How MIT geologists map the Earth’s hidden layers

The cracks and pores that run through rocks, from the Earth’s crust to the liquid mantle, are like channels and cavities through which sound can resonate.

MIT scientists have found that the sounds under our feet are fingerprints that prove the stability of rocks.

If you could dive through the Earth’s crust, you might, with a carefully tuned ear, hear explosions and crackles along the way. The cracks, pores, and faults that run through rocks are like strings that resonate when pressed and pressured. And as a team of Massachusetts Institute of Technology Geologists have found that the rhythm and pace of these sounds can tell you something about the depth and strength of the rocks around you.

“If you listen to rocks, they will sing in higher and higher layers, the deeper you go,” says Matej Pietsch, a geoscientist at the Massachusetts Institute of Technology.

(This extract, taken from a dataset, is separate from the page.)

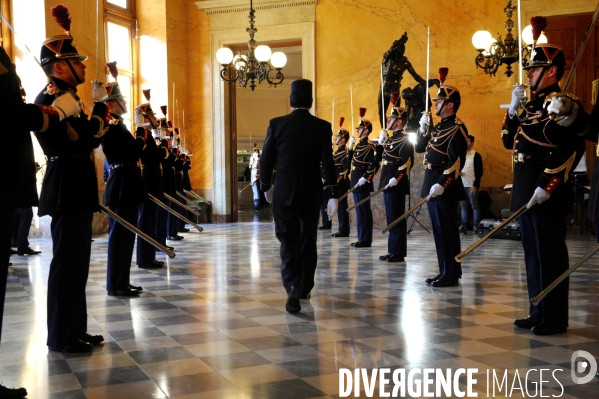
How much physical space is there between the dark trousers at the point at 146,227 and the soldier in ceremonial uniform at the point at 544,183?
168 inches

Beach and his colleagues listen to rocks to see if there are any sound patterns or “fingerprints” that appear when they are exposed to different pressures. In laboratory studies, they have now shown that marble samples, when subjected to low pressures, emit low-pitched “pops,” while at higher pressures, the rocks generate an “avalanche” of high-pitched pops.

Practical applications

Beach says these acoustic patterns in rocks can help scientists estimate the types of cracks, fissures and other faults deep within the Earth’s crust, which they can then use to identify unstable areas below the surface, where earthquakes or volcanic eruptions are likely. . The team’s results, published October 9 at Proceedings of the National Academy of Sciencescould also help inform surveyors’ efforts to explore for renewable geothermal energy.

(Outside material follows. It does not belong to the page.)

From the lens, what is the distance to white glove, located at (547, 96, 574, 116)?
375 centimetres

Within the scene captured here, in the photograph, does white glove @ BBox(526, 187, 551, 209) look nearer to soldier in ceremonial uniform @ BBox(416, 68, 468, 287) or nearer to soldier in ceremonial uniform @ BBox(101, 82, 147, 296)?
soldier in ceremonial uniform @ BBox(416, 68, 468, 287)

“If we want to tap into very hot geothermal sources, we’re going to have to learn how to drill into rock that’s in this mixed mode, where it’s not quite brittle, but it’s also flowing a little bit,” says Beach, who currently works in geothermal energy. . Assistant Professor in the Department of Earth, Atmospheric, and Planetary Sciences at MIT (EAPS). “But in general, this is basic science that can help us understand where the lithosphere is strongest.”

Peč’s collaborators at MIT are lead author and research scientist Hoji O. Ghafari, technical assistant Ulrich Mock, graduate student Hilary Chang, and professor emeritus of geophysics Brian Evans. Tushar Mittal, co-author and former EAPS postdoctoral researcher, is now an assistant professor at Pennsylvania State University.

Fraction and flow

The Earth’s crust is often compared to the crust of an apple. At its greatest thickness, the crust can be up to 70 kilometers (45 miles) deep, a small fraction of the Earth’s total diameter of 12,700 kilometers (7,900 miles). However, the rocks that make up the planet’s thin crust vary greatly in their strength and stability. Geologists conclude that rocks near the surface are brittle and break easily, compared to rocks at greater depths, where enormous pressures and heat from the core can make the rocks flow.

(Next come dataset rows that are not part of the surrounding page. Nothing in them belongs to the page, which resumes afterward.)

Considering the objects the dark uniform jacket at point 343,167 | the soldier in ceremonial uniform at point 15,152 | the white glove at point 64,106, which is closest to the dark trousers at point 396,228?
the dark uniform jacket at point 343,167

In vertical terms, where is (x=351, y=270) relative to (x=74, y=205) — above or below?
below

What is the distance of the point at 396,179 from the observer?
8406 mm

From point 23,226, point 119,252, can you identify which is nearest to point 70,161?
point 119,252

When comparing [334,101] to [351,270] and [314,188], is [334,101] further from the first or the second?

The fact that rocks are brittle at the surface and softer at depth means that there must be an intermediate stage – a stage in which rocks transition from one to the other, and may have the properties of both, being able to fracture like granite, and flow. Like honey. This “transition from brittleness to elasticity” is not well understood, although geologists believe it may be where rocks are at their strongest within the Earth’s crust.

“This transition state of partial flow, partial fracturing, is really important, because we think that’s where the strength of the lithosphere peaks, and where the biggest earthquakes nucleate,” Beach says. “But we don’t have a good handle on this kind of mixed behavior.”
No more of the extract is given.